> **Task list**
1. Check each statement against the post about the play reading and answer yes or no, quoting the exact words that settle it: (a) Two elderly ladies in the front row walked out about five minutes in. (b) The reading took place on a Sunday. (c) The writer agreed to split the work into two separate plays.
2. Reproduce the post about the play reading word for word, everything from "I had a reading" down to "clearly paying attention.".

Page excerpt section start

A reading of my new play RED FLAMBOYANT for the Immigrant Voices Project at Queens Theater in the Park. Directed by Joanna Settle.

I had a reading of Red Flamboyant last Saturday at Queens Theater in the Park as part of their Immigrant Voices project. It was really great to hear it in front of an audience, and I learned a great deal about my play. I knew going into it, that the Queens Theater audience would be full of non-industry, traditional theater going folks (most of them older) and their comments would be pretty candid.

I wanted to share some of the highlights from the reading:

Five minutes into it, two elderly ladies who were sitting in the front row, walked out. On their way out they asked an usher for their cookie. (Coffee and cookies are served after each reading at QTIP)

During Tranh’s monologue (the farmer who donates blood), Tranh has this line “What’s that called when you give your blood to someone else?” Several people responded back “A transfusion” That was great. They were clearly paying attention.

It was also great to feel when the audience was getting restless. One older lady was more obvious about it than others, as she held her watch up, sighed, and made a frowny face.

At the opening of act two, where we have that flashback scene with all the women in it, one lady in the audience said to herself “I thought they were dead?”

During the talkback, one person said he felt there were two plays going on, and if I ever thought about writing just two seperate plays? My one word response to him was “no”

I think my favorite question from the talkback was “What’s a red flamboyant?”

Really? Hmm….I guess I wasn’t clear enough. So, for my next draft, I’m going to start the play off with an actor dressed up in red flower petals, speaking directly to the audience (just for Christina):

“Ladies and gentlemen, behold! I am a red flamboyant. People will be searching for me throughout the play. Also, please turn off all cell phones and pagers. Thank you.”

All kidding aside, I do love the QTP audience because of their candor and it was truly helpful to bring it to them and gauge their responses. A big thanks to Rob Urbinati for giving me the opportunity to share my play at QTP.

Page excerpt section end
Given information section start

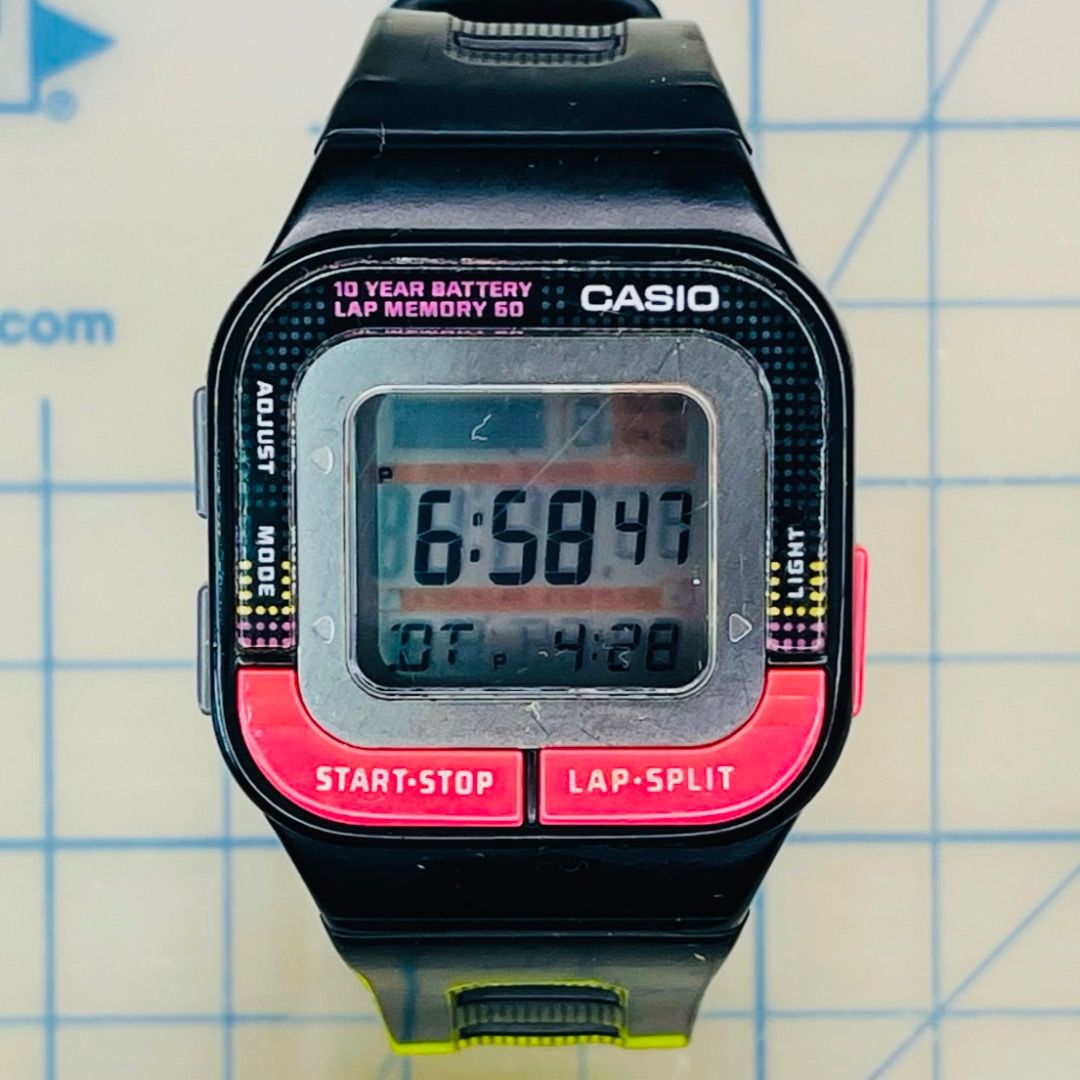 CASIO SDB 100J LAP MEMORY 60 DIGITAL WATER RESISTANT 5 BAR
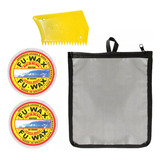Kit Surf 2 Parafina Fu Wax + 1 Raspador Parafina Surf Fu Wax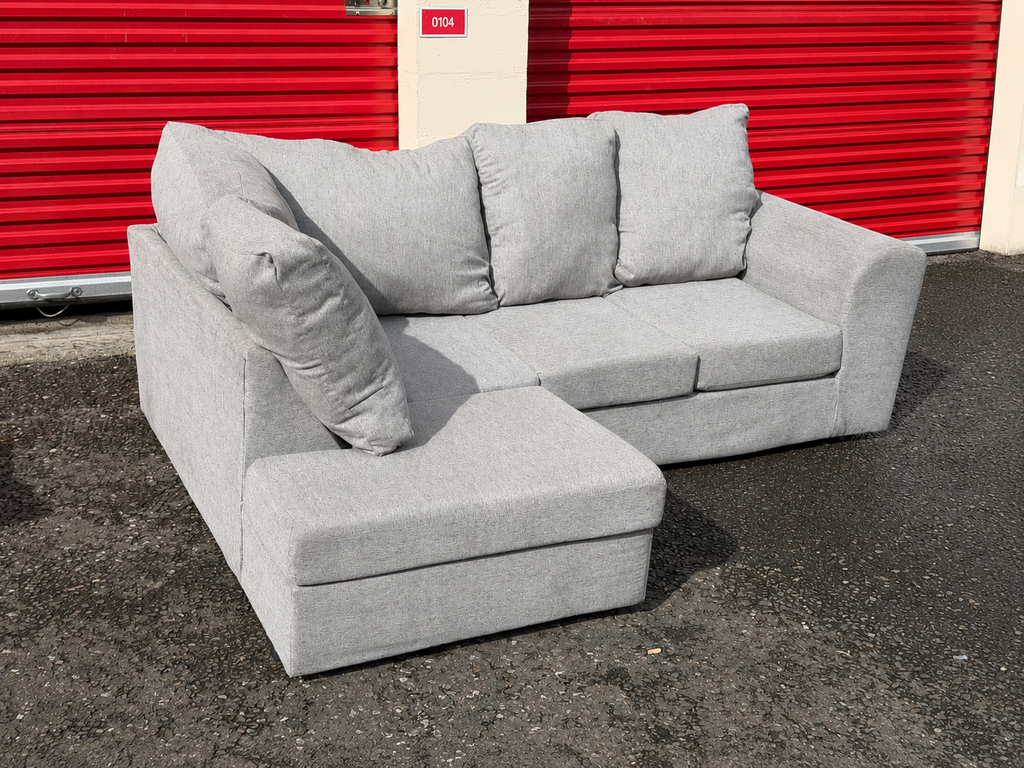 Modern Grey Corner Sofa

Given information section end

> **Numbered responses**
1.
(a) Yes: "Five minutes into it, two elderly ladies who were sitting in the front row, walked out."
(b) No: "I had a reading of Red Flamboyant last Saturday"
(c) No: "My one word response to him was “no”"

2.
I had a reading of Red Flamboyant last Saturday at Queens Theater in the Park as part of their Immigrant Voices project. It was really great to hear it in front of an audience, and I learned a great deal about my play. I knew going into it, that the Queens Theater audience would be full of non-industry, traditional theater going folks (most of them older) and their comments would be pretty candid.

I wanted to share some of the highlights from the reading:

Five minutes into it, two elderly ladies who were sitting in the front row, walked out. On their way out they asked an usher for their cookie. (Coffee and cookies are served after each reading at QTIP)

During Tranh’s monologue (the farmer who donates blood), Tranh has this line “What’s that called when you give your blood to someone else?” Several people responded back “A transfusion” That was great. They were clearly paying attention.